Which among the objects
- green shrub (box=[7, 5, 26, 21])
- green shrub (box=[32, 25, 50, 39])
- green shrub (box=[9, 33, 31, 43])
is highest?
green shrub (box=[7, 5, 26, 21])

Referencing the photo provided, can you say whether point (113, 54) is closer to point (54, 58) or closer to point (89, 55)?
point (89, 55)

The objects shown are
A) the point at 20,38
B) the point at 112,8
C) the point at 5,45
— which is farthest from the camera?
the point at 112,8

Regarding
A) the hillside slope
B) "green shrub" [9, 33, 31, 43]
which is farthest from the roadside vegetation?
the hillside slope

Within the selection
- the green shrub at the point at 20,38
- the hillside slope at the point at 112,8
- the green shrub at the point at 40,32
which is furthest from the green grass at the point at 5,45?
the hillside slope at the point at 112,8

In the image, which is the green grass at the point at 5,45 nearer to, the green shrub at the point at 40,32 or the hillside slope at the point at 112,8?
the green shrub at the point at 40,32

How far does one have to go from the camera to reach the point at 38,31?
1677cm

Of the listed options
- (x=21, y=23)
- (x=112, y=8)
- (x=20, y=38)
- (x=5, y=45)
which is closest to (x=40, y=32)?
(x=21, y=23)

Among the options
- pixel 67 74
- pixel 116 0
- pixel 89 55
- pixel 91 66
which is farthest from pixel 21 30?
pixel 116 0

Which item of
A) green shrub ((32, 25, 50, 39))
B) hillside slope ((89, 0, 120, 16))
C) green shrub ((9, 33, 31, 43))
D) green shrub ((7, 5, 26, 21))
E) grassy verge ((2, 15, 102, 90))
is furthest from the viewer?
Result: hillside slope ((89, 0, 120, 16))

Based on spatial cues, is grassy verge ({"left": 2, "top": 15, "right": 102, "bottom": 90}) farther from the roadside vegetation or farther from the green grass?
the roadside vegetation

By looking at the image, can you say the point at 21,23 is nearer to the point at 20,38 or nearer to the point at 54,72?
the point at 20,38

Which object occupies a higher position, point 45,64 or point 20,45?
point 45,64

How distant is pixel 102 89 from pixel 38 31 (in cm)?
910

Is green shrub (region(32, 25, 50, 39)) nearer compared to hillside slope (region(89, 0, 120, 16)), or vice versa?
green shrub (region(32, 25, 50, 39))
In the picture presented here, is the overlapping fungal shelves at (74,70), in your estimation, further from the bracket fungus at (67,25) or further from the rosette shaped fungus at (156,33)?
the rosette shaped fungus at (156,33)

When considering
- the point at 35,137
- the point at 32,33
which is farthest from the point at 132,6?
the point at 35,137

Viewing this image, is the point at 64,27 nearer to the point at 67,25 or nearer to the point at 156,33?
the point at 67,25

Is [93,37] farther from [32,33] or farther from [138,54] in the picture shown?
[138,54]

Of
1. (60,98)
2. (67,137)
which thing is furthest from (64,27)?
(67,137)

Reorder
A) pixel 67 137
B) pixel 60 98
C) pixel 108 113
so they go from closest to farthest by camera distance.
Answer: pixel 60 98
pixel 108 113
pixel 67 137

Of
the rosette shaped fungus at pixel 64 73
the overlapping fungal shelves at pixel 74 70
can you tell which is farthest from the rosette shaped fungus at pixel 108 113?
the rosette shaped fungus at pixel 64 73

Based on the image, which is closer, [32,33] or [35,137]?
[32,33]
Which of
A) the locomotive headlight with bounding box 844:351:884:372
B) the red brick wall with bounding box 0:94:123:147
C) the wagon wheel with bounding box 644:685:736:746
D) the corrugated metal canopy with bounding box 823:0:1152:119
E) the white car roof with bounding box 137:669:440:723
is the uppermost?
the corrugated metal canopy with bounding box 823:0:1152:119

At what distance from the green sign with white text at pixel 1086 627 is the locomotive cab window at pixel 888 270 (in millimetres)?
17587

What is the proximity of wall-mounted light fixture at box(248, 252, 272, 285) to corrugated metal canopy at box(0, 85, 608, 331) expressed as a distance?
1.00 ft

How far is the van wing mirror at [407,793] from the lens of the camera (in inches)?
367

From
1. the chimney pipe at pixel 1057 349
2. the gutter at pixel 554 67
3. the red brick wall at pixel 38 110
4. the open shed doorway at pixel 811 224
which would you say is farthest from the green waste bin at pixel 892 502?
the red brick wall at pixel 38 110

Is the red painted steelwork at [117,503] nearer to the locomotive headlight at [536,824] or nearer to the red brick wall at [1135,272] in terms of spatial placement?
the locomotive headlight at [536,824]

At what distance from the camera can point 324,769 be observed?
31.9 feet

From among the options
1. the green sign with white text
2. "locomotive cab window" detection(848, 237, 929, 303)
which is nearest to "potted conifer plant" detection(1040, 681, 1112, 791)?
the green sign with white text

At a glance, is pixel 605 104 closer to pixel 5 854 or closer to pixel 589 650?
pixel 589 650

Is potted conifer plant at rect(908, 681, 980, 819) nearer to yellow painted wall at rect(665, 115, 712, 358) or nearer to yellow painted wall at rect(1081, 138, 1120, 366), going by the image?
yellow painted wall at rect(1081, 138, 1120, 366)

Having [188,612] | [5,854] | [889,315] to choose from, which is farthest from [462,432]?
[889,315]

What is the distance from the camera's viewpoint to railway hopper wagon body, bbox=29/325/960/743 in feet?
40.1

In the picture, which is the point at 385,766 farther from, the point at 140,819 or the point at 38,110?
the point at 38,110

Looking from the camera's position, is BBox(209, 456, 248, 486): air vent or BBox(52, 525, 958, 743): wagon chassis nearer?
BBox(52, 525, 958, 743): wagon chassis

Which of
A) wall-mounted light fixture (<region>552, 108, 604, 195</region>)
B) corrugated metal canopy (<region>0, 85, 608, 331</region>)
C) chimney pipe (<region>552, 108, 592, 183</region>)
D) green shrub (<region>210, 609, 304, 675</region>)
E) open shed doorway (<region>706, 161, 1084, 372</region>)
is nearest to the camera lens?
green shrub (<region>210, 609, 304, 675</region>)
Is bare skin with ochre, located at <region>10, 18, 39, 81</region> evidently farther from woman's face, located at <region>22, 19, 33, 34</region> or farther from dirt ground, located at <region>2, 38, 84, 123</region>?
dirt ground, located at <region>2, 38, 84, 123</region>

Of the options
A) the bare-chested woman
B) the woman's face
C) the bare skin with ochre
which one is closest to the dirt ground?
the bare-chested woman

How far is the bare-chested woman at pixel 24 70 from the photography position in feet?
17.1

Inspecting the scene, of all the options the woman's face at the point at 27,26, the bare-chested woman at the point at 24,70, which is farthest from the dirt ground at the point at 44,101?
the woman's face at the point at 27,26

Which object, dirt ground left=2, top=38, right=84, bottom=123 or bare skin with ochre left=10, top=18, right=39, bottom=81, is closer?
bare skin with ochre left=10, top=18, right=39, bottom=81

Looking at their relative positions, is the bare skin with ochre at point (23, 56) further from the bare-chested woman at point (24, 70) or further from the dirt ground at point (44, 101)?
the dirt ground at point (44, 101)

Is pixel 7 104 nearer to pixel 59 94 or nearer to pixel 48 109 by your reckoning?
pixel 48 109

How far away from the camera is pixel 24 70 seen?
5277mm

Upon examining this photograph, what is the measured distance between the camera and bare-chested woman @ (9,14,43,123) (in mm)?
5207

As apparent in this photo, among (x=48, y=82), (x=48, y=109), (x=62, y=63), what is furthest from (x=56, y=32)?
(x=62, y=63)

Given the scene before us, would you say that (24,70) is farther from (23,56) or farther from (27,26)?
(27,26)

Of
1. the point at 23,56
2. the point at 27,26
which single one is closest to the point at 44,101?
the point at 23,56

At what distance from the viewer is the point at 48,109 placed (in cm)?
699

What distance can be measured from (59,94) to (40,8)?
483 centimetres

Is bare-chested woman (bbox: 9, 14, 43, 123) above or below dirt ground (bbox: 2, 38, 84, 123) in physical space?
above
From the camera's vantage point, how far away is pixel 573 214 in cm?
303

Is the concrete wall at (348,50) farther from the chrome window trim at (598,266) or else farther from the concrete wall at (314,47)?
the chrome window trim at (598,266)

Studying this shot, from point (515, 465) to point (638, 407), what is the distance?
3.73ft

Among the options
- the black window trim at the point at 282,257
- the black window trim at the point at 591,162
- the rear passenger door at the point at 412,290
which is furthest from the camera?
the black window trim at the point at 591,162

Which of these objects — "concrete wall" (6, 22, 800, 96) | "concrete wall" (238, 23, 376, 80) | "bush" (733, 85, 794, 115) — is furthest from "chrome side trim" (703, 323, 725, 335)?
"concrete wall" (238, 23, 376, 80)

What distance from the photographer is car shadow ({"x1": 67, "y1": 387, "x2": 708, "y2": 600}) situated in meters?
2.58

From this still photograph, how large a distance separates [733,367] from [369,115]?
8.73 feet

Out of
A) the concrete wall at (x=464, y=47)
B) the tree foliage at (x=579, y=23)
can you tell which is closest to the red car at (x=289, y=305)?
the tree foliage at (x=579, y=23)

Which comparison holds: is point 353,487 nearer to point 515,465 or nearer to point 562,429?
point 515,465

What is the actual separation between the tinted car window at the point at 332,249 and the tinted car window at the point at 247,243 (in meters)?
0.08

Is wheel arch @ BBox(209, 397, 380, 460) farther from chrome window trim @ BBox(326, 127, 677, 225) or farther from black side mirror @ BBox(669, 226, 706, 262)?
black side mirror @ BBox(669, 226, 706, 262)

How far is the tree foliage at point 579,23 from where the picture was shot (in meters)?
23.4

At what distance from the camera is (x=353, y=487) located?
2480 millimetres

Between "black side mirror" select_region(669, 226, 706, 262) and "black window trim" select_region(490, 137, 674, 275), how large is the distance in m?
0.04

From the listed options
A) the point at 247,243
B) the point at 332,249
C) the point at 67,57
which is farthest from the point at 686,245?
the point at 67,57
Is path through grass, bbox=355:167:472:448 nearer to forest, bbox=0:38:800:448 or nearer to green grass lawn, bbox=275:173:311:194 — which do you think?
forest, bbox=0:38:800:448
──────────
Quote, without alteration, the final stretch of the entries: the line with "Which of these" onward to the last line.

Which of these objects — "concrete wall" (6, 22, 800, 96) | "concrete wall" (238, 23, 376, 80) | "bush" (733, 85, 794, 115) — is furthest from "chrome side trim" (703, 323, 725, 335)?
"concrete wall" (238, 23, 376, 80)

What distance from the photographer is car shadow ({"x1": 67, "y1": 387, "x2": 708, "y2": 600}) situated in meters?
2.58

From this still photograph, how large a distance separates [733,367] from [369,115]?
8.73 feet

Out of
A) the concrete wall at (x=464, y=47)
B) the tree foliage at (x=579, y=23)
can you tell which is closest to the red car at (x=289, y=305)?
the tree foliage at (x=579, y=23)

Which comparison holds: is point 353,487 nearer to point 515,465 or nearer to point 562,429?
point 515,465

What is the actual separation between the tinted car window at the point at 332,249 and the tinted car window at the point at 247,243 (in meters)?
0.08

Is wheel arch @ BBox(209, 397, 380, 460) farther from chrome window trim @ BBox(326, 127, 677, 225) or farther from black side mirror @ BBox(669, 226, 706, 262)?
black side mirror @ BBox(669, 226, 706, 262)

How far is the tree foliage at point 579,23 from where the picture was shot (in meters)?
23.4

At what distance from the camera is (x=353, y=487) located?
2480 millimetres

Between "black side mirror" select_region(669, 226, 706, 262) and "black window trim" select_region(490, 137, 674, 275), how large is the distance in m?
0.04

From the listed options
A) the point at 247,243
B) the point at 332,249
C) the point at 67,57
which is farthest from the point at 686,245?
the point at 67,57
Is path through grass, bbox=355:167:472:448 nearer to forest, bbox=0:38:800:448 or nearer to green grass lawn, bbox=275:173:311:194 — which do you think?
forest, bbox=0:38:800:448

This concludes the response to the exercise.